No me elegisteis vosotros a mí, sino que yo os elegí a vosotros, y os he puesto para que vayáis y llevéis fruto, y vuestro fruto permanezca; para que todo lo que pidiereis al Padre en mi nombre, él os lo dé.
JUAN 15.16
En el mercado romano de esclavos, las decisiones referentes al futuro de los cautivos descansaban solamente en las manos del comprador, no en aquel que se vendía. Con cierta semejanza, la Biblia enseña que Dios ha elegido a sus esclavos por su propia soberanía, su independencia y su preferencia.

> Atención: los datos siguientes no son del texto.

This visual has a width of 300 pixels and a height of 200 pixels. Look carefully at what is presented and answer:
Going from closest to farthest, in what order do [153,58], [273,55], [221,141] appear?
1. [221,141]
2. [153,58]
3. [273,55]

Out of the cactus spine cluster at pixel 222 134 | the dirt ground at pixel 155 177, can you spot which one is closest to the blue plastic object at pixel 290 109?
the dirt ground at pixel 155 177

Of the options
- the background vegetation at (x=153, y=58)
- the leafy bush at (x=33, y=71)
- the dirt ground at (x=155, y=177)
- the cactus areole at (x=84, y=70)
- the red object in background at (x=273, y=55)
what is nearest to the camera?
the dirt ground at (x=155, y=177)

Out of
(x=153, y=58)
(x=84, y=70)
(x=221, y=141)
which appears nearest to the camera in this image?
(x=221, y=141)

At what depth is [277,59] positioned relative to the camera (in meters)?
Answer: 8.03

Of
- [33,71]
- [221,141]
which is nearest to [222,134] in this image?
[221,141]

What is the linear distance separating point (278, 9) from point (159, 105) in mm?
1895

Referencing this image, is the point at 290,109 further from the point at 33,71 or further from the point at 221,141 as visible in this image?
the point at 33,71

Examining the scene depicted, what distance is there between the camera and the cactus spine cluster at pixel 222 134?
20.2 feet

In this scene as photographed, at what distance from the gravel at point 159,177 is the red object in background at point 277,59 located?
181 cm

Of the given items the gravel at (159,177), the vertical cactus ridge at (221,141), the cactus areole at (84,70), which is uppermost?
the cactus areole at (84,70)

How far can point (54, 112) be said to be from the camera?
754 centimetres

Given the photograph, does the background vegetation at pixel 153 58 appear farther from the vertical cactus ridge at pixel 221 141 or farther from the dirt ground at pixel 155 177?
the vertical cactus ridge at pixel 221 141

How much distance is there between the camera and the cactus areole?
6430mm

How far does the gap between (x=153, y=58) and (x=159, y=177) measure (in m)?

Pero a diferencia del mercado romano de esclavos, donde se elegía a los cautivos según sus cualidades —como fuerza, salud y apariencia física—, Dios eligió a sus esclavos con el conocimiento total de sus debilidades y fallas. Nosotros «que no [somos] muchos sabios según la carne, ni muchos poderosos, ni muchos nobles sino… lo necio del mundo escogió Dios, para avergonzar a los sabios; y lo débil del mundo escogió Dios, para avergonzar a lo fuerte» (1 Corintios 1.26–27). Ciertamente, Él misericordiosamente nos eligió para salvarnos a pesar de nosotros mismos, salvándonos, no por alguna
bondad inherente a nosotros sino acorde a sus propios propósitos eternos y para su gloria.
El Nuevo Testamento está repleto de ejemplos sobre el trabajo de iniciación y elección de Dios en la salvación. (Por ejemplo, vea Juan 15.16; Hechos 13.48; 16.14.) En cada caso, fue Dios quien hizo la tarea de elegir, llamar, designar y abrir el corazón. Así ocurre con la salvación, pues el nuevo nacimiento siempre ocurre no por «voluntad de carne, ni de voluntad de varón, sino de Dios» (Juan 1.13).
La voluntad de Dios en el proceso de salvación es singular, dependiendo no de otra cosa que de su preferencia libre y no influenciada.